Peter Pan is my favorite book. I have three copies of it. All of them are annotated. All of them are worn.

When I was little I was determined to be an adventurer. I was going to explore the whole world. There were tigers hiding in the day lilies. There were hunters hiding in the trees. And while I knew it was just a story part of me was pretty sure that Peter Pan was based on actual events. In the same way I believed (believe) the Doctor is real. It’s all just so generalized now. One person heard one specific story, and those details spread. With the Doctor, if I’m honest with you, I believed every detail. Gobbled it up. Now I know–erm imagine, some details stuck. Big, blue box. One person saw a big, blue box a few times and was like “yep, it’s always that.” And then came a tv show. And then came a fan base. And then came a skewing of the truth. But I know that if I wait it out, he’ll come to my TARDIS. my tardis

With Peter Pan I got carried away. Maybe. Understand me here. I had a great home life. I did. Shoot, I still could if I wanted to move back. But I was a restless kid. I still am. And I thought one day I’d run away. Not out of spite or fear or anger. I just needed to get away. To be free and to explore without restrictions. So I packed a bag. I kept a bag packed, for just the right time. Truth be told, I kept a bag packed in quiet anticipation of Peter Pan coming to my window. I remember crying myself to sleep a few times thinking about how I’m not English, and he’d never come to America.

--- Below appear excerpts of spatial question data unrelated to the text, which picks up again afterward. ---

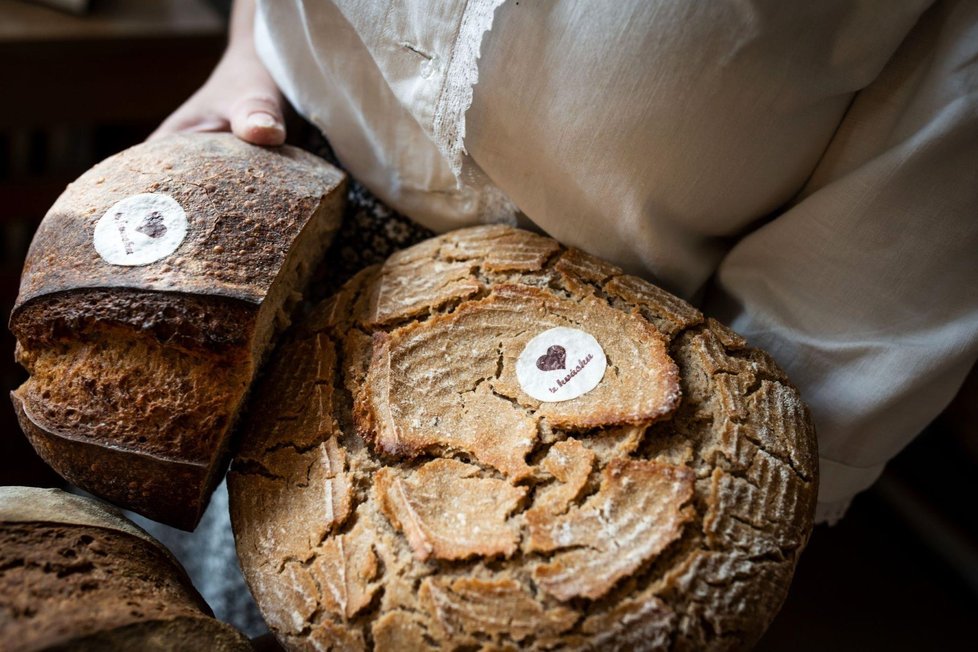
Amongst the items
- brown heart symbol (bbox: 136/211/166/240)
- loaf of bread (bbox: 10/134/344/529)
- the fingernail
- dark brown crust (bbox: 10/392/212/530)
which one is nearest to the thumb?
the fingernail

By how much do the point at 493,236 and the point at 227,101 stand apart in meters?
0.51

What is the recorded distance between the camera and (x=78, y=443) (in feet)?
3.03

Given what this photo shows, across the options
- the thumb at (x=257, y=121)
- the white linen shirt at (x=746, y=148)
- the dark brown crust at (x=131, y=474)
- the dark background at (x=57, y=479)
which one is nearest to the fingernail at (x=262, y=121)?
the thumb at (x=257, y=121)

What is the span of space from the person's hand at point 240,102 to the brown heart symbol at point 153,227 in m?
0.23

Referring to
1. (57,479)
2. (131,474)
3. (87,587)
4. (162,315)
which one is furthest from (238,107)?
(57,479)

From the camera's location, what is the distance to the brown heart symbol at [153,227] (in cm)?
94

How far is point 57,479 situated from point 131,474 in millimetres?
1320

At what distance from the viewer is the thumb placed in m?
1.13

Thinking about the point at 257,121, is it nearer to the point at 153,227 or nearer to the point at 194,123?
the point at 194,123

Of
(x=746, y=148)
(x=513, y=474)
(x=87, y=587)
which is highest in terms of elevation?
(x=746, y=148)

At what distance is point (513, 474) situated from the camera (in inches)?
35.1

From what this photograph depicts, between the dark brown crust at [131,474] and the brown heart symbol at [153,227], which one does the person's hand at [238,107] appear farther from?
the dark brown crust at [131,474]

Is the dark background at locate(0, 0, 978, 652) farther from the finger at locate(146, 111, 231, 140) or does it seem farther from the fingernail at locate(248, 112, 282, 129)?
the fingernail at locate(248, 112, 282, 129)

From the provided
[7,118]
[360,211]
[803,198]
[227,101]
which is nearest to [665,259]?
[803,198]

It wasn’t a big bag, but I wasn’t a big person. A change of clothes. Underwear. A stuffed animal. Webby, from Duck Tales, I think. And my blankie.

This week I did something I hadn’t done for a very long time. I packed the bag. It’s a bookbag I stole from my brother. Olive drab canvas. I stole it when I reattached a strap. “I fixed it, so it’s mine now.” (I’m a bad person). A change of clothes. Shorts. Jeans. Two shirts. Underwear. Spare toothbrush. Deodorant. Yellow, stone-washed Toms. My favorite copy of Peter Pan. The current book I’m reading. Blankie.

Adulthood isn’t so different, and I know I’m not going anywhere, but I feel like I could. I could run away. Is it running away if you’re an adult with no actual obligations or ties?

Know that if the Doctor comes, I’m going. I’ve got my bags packed just like Donna Noble (on a much smaller scale). And when–if he does, we’re picking up Jeff Blossom, and hitting the infinite time/space highway.

It’s summer, and summer is brutal to my heart and mind. The way that winter destroys so many other people. Summer kills me. I’ve been trying to prepare myself. Getting myself ready with favorite memories from summers past. How can any summer live up to the summer of Fox Mulder? How can I survive another summer at all? This one may do me in.

I’m just so fitful. Restless. Chickenshit.